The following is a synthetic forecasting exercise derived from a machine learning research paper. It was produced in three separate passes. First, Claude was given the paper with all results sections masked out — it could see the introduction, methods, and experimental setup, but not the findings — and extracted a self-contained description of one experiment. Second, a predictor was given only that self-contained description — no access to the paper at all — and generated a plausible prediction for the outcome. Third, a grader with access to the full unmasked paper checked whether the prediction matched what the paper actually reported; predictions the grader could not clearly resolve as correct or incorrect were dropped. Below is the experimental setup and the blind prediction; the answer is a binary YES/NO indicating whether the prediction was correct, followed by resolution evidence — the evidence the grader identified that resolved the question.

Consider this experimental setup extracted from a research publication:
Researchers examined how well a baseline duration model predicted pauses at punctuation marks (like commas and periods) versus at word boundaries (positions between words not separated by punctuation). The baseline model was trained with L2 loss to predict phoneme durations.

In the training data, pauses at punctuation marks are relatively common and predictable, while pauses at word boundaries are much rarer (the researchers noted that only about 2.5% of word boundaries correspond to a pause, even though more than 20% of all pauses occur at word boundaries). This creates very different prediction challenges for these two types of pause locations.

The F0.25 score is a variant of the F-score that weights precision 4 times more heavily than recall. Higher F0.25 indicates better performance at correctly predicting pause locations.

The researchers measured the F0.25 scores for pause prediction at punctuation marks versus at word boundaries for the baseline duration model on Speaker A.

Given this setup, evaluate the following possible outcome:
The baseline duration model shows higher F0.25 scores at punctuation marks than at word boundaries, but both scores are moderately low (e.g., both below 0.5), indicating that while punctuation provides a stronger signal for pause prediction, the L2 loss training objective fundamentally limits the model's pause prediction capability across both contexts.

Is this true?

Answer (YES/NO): NO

TRY IT:
An exact copy of every entry above is the expected answer.

RESULT OF THIS EXERCISE:
The following is a synthetic forecasting exercise derived from a machine learning research paper. It was produced in three separate passes. First, Claude was given the paper with all results sections masked out — it could see the introduction, methods, and experimental setup, but not the findings — and extracted a self-contained description of one experiment. Second, a predictor was given only that self-contained description — no access to the paper at all — and generated a plausible prediction for the outcome. Third, a grader with access to the full unmasked paper checked whether the prediction matched what the paper actually reported; predictions the grader could not clearly resolve as correct or incorrect were dropped. Below is the experimental setup and the blind prediction; the answer is a binary YES/NO indicating whether the prediction was correct, followed by resolution evidence — the evidence the grader identified that resolved the question.

Consider this experimental setup extracted from a research publication:
Researchers examined how well a baseline duration model predicted pauses at punctuation marks (like commas and periods) versus at word boundaries (positions between words not separated by punctuation). The baseline model was trained with L2 loss to predict phoneme durations.

In the training data, pauses at punctuation marks are relatively common and predictable, while pauses at word boundaries are much rarer (the researchers noted that only about 2.5% of word boundaries correspond to a pause, even though more than 20% of all pauses occur at word boundaries). This creates very different prediction challenges for these two types of pause locations.

The F0.25 score is a variant of the F-score that weights precision 4 times more heavily than recall. Higher F0.25 indicates better performance at correctly predicting pause locations.

The researchers measured the F0.25 scores for pause prediction at punctuation marks versus at word boundaries for the baseline duration model on Speaker A.

Given this setup, evaluate the following possible outcome:
The baseline duration model shows higher F0.25 scores at punctuation marks than at word boundaries, but both scores are moderately low (e.g., both below 0.5), indicating that while punctuation provides a stronger signal for pause prediction, the L2 loss training objective fundamentally limits the model's pause prediction capability across both contexts.

Is this true?

Answer (YES/NO): NO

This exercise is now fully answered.